Quand j’étais instituteur, j’avais la chance de travailler dans une école qui donnait toute leur place aux enfants, à leur apprentissage, mais aussi à leurs émotions. Il y avait chaque semaine, si pas chaque jour, des « conseils de classe » où on faisait le point sur le vécu de la classe et où on prenait ensemble les décisions nécessaires. Jusqu’au jour où – du jour au lendemain – j’ai imposé à ma classe d’élèves de 8 à 10 ans la « dictature » !
J’avais l’impression que mes élèves ne réfléchissaient plus trop à ce qui était essentiel. On discutait souvent du fait que l’un avait mal joué au foot ou que l’autre avait rigolé en montant l’escalier… Alors, soudain, j’ai instauré la dictature. Ce fut un peu un coup de tête. Il y avait certainement une réflexion de fond de mon côté, mais je ne sais plus quel fut l’élément déclencheur. Bref, à partir de ce moment-là, les enfants n’avaient plus rien à dire. J’étais le seul décideur. J’avais bien conscience que je ne faisais là que reproduire ce qui se passe dans de nombreuses classes, mais pour la mienne, c’était une véritable révolution. Ou plutôt une régression, tant ce principe même était contraire à toutes mes convictions.
Ce n’était pas évident, car tous les apprentissages étaient habituellement basés sur des découvertes (inter-)actives, avec une grande autonomie responsable individuelle. Dans la logique dictatoriale, il me fallait désormais imposer ma science et infantiliser ceux qui n’étaient plus que des élèves interdits de parole et de pensée.
Cela ne les empêchait évidemment pas de penser ni de chercher à s’exprimer. Mais cette parole était désormais réfrénée et limitée au strict minimum. J’observais mes élèves et je voyais bien qu’ils ne comprenaient pas trop ce qui se passait. Visiblement, ils discutaient entre eux, en dehors de la classe. À tel point que je sentis tout doucement naître un mouvement révolutionnaire ! Cela ne pouvait plus se passer comme cela pour eux.
C’est ce moment que j’ai choisi pour lâcher un peu de lest et commencer à réfléchir avec eux sur notre vécu collectif. Cette réflexion fut évidemment très intéressante. Les enfants ont pu exprimer ce qu’ils ressentaient, ont pu analyser les situations en mettant des mots sur les différences entre les deux systèmes, ont pu échanger sur les avantages et les inconvénients… en s’accordant sur les bienfaits du dialogue constructif pour le bien-être de tous.
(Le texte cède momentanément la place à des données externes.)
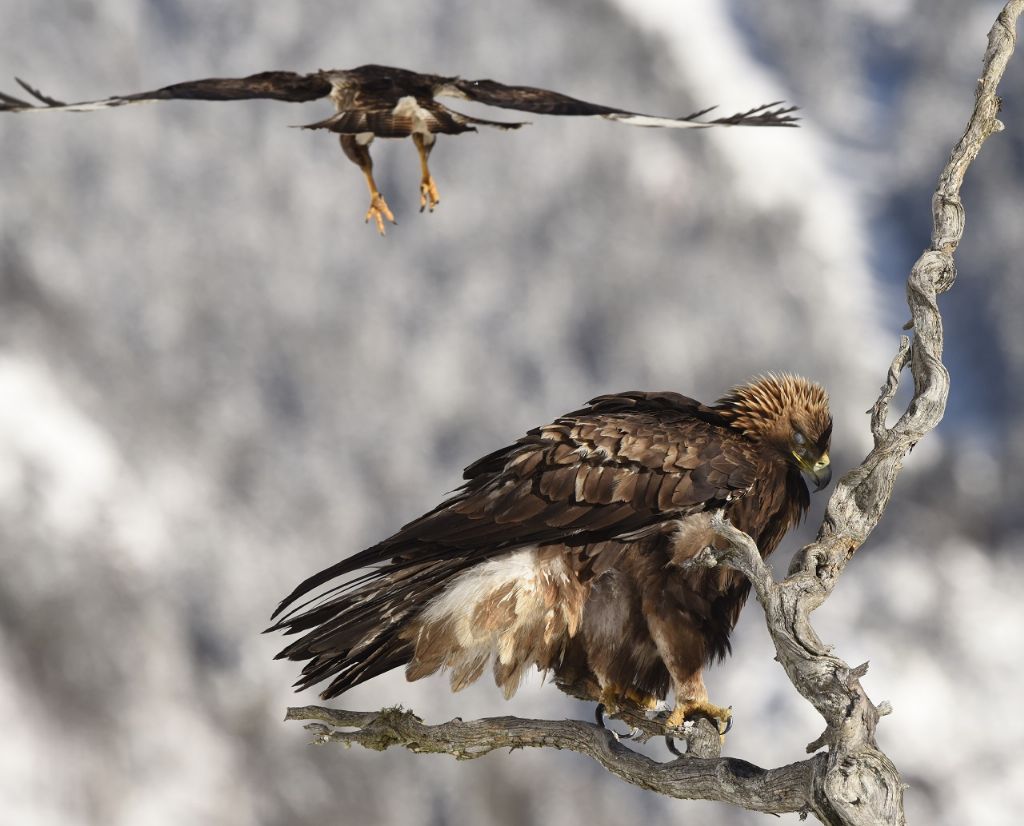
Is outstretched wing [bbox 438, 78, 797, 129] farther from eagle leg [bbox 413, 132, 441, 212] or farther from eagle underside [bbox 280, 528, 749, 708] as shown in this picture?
eagle underside [bbox 280, 528, 749, 708]

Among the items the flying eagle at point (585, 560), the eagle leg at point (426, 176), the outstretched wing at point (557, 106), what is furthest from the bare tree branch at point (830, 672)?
the eagle leg at point (426, 176)

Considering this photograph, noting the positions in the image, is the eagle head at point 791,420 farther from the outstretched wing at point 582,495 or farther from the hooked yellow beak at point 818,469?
the outstretched wing at point 582,495

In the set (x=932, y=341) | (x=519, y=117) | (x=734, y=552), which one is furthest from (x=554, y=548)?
(x=519, y=117)

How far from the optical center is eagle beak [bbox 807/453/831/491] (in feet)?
13.6

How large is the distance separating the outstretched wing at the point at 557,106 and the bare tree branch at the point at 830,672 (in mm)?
747

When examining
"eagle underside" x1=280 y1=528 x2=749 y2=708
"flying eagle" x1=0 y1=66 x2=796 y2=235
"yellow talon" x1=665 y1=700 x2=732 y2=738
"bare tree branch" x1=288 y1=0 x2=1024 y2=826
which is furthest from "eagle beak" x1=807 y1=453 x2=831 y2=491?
"flying eagle" x1=0 y1=66 x2=796 y2=235

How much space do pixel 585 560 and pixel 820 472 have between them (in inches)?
37.5

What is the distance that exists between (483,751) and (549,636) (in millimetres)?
630

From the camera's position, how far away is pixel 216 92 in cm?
394

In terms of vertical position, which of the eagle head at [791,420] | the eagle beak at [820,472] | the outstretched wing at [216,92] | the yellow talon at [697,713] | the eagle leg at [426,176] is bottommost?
the yellow talon at [697,713]

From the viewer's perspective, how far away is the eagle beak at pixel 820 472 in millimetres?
4141

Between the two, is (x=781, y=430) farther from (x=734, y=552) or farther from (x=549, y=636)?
(x=549, y=636)

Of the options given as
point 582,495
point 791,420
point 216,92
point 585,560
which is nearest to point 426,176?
point 216,92

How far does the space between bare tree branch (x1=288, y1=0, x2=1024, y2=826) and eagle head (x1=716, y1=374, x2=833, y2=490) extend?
22 centimetres
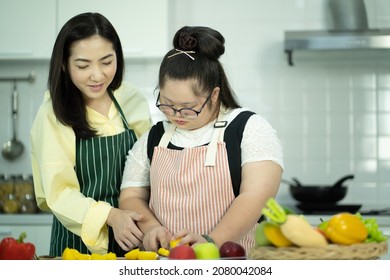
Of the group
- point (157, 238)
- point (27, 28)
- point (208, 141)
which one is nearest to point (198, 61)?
point (208, 141)

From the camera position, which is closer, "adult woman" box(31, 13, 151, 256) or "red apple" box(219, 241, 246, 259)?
"red apple" box(219, 241, 246, 259)

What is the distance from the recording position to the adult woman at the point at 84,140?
5.75 feet

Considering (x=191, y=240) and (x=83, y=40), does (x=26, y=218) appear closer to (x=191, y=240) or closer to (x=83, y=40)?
(x=83, y=40)

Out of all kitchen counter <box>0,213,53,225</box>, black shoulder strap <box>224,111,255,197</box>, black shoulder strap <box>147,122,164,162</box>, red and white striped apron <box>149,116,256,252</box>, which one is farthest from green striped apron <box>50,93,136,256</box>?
kitchen counter <box>0,213,53,225</box>

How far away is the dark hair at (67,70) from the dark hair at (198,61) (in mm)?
237

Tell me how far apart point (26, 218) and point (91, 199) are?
1.25 meters

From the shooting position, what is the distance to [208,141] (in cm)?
169

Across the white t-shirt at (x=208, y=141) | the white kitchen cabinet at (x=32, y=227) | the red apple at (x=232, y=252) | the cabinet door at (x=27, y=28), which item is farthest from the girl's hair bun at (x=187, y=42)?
the cabinet door at (x=27, y=28)

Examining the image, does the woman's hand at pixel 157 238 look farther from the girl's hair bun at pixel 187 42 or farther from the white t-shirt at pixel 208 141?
the girl's hair bun at pixel 187 42

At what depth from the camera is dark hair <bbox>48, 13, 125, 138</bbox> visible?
1780mm

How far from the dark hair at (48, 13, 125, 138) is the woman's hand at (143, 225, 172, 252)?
404 mm

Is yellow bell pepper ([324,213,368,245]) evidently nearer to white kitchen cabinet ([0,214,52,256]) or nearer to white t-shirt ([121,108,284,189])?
white t-shirt ([121,108,284,189])

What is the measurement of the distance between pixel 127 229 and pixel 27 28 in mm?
1791
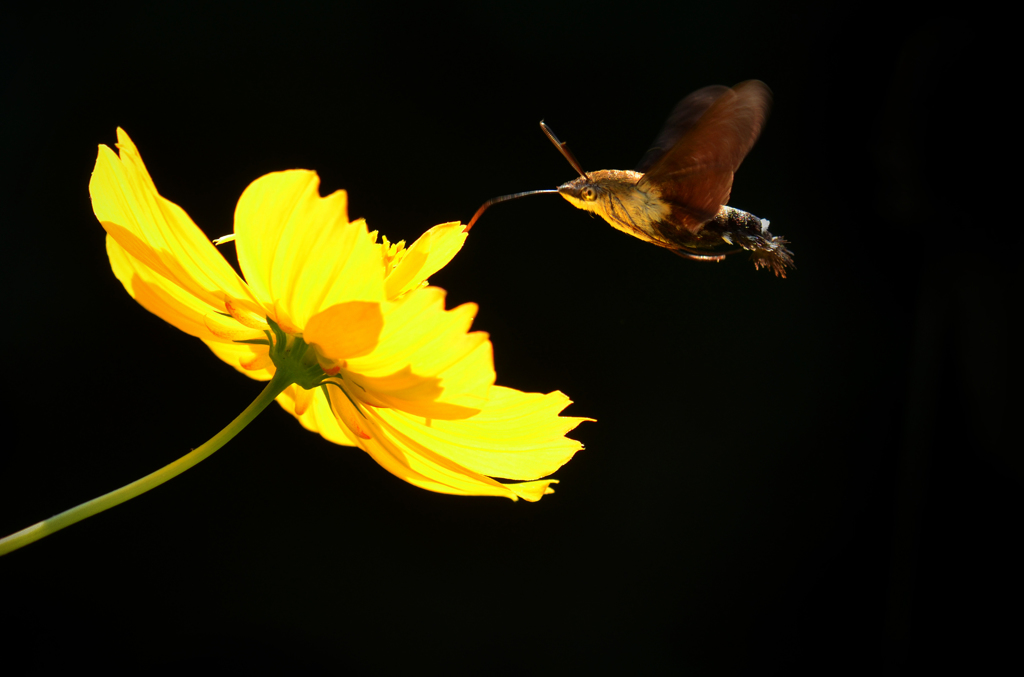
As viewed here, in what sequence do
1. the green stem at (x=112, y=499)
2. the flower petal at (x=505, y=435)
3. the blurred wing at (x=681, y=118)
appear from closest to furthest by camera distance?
the green stem at (x=112, y=499) → the flower petal at (x=505, y=435) → the blurred wing at (x=681, y=118)

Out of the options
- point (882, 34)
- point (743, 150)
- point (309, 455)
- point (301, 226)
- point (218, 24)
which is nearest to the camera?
point (301, 226)

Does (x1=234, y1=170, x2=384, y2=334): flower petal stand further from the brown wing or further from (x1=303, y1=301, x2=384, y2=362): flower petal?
the brown wing

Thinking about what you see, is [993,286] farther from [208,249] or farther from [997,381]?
[208,249]

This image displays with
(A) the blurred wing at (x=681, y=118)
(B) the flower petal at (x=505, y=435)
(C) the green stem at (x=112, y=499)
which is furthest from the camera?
(A) the blurred wing at (x=681, y=118)

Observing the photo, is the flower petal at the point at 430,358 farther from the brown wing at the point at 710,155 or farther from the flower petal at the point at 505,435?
the brown wing at the point at 710,155

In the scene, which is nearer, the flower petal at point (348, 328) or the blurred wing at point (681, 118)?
the flower petal at point (348, 328)

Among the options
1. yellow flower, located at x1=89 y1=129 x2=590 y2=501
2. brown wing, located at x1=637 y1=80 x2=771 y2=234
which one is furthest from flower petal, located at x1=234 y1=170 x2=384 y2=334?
brown wing, located at x1=637 y1=80 x2=771 y2=234

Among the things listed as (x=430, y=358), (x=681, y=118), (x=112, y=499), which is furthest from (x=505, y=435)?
(x=681, y=118)

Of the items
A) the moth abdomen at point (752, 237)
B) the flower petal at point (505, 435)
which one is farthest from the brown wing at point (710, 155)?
the flower petal at point (505, 435)

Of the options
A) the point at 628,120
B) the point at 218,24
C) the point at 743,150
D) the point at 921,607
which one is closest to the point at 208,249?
the point at 743,150
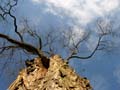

À partir de là, nous avons reconstruit ensemble un fonctionnement démocratique. Nous avons retrouvé nos apprentissages (inter-)actifs et nos conseils de classe. Il nous est bien sûr encore arrivé lors de ceux-ci de discuter de sujets sans trop d’importance, mais il me semble qu’il y avait désormais une autre dimension.
À l’époque, on ne parlait pas d’éducation à la citoyenneté. Mais quelle expérience enrichissante pour tous et toutes ! Je ne crois pas qu’il faudrait la vivre dans toutes les classes. Elle avait du sens dans le contexte où l’on se trouvait et pour les individus qui la vivaient. Je ne l’ai d’ailleurs jamais renouvelée. Je sais que cette découverte active du sens de la démocratie a marqué certains de ces élèves qui n’ont pas oublié ! Moi non plus !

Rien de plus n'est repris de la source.